Figure 3. C/2 discharge voltage profile varies with aging. This example shows a particularly good cell performing under this stress.
Figure 3. C/2 discharge voltage profile varies with aging. This example shows a particularly good cell performing under this stress.

Flawed Methods of Measuring Capacity

Lookup tables can compensate for the wide variation in terminal voltage due to temperature, discharge rate, and aging. However, this method is error prone and also requires measurements for temperature and current. To be accurate, the current and voltage measurements should be taken simultaneously to ensure that the terminal voltage data coincides with the discharge rate. For this reason, many voltage-based capacity implementations are done without consideration of discharge rate. Using voltage and temperature alone requires a two-dimensional lookup table to store nominal cell characteristics for computing an estimate of remaining capacity. This method yields 20% to 40% error across the full temperature range.

→ **Problem 1**:
From the passage on flawed capacity measurement, reproduce the part that opens with the words containing "Flawed Methods of" and closes with "full temperature range.".
→ **Problem 2**:
Summarize the passage on flawed capacity measurement in two sentences.

→ **The data**:
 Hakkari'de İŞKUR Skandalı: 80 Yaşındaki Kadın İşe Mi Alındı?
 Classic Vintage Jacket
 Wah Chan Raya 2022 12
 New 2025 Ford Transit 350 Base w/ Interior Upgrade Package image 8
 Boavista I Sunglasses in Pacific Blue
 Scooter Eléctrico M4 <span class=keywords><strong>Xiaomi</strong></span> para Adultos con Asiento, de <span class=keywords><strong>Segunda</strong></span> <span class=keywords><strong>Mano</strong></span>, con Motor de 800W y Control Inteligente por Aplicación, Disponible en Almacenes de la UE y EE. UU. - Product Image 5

---

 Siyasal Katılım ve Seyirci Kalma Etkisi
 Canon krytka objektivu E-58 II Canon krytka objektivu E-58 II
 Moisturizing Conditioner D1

* * *

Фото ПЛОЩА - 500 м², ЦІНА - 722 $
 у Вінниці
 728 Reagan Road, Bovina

→ **Task response 1**:
Flawed Methods of Measuring Capacity

Lookup tables can compensate for the wide variation in terminal voltage due to temperature, discharge rate, and aging. However, this method is error prone and also requires measurements for temperature and current. To be accurate, the current and voltage measurements should be taken simultaneously to ensure that the terminal voltage data coincides with the discharge rate. For this reason, many voltage-based capacity implementations are done without consideration of discharge rate. Using voltage and temperature alone requires a two-dimensional lookup table to store nominal cell characteristics for computing an estimate of remaining capacity. This method yields 20% to 40% error across the full temperature range.

→ **Task response 2**:
Lookup tables can compensate for the way temperature, discharge rate, and aging shift terminal voltage, but the method is error prone and requires temperature and current measurements, with current and voltage taken simultaneously. For this reason, many voltage-based capacity implementations ignore discharge rate and use a two-dimensional table of voltage and temperature, which yields 20% to 40% error across the full temperature range.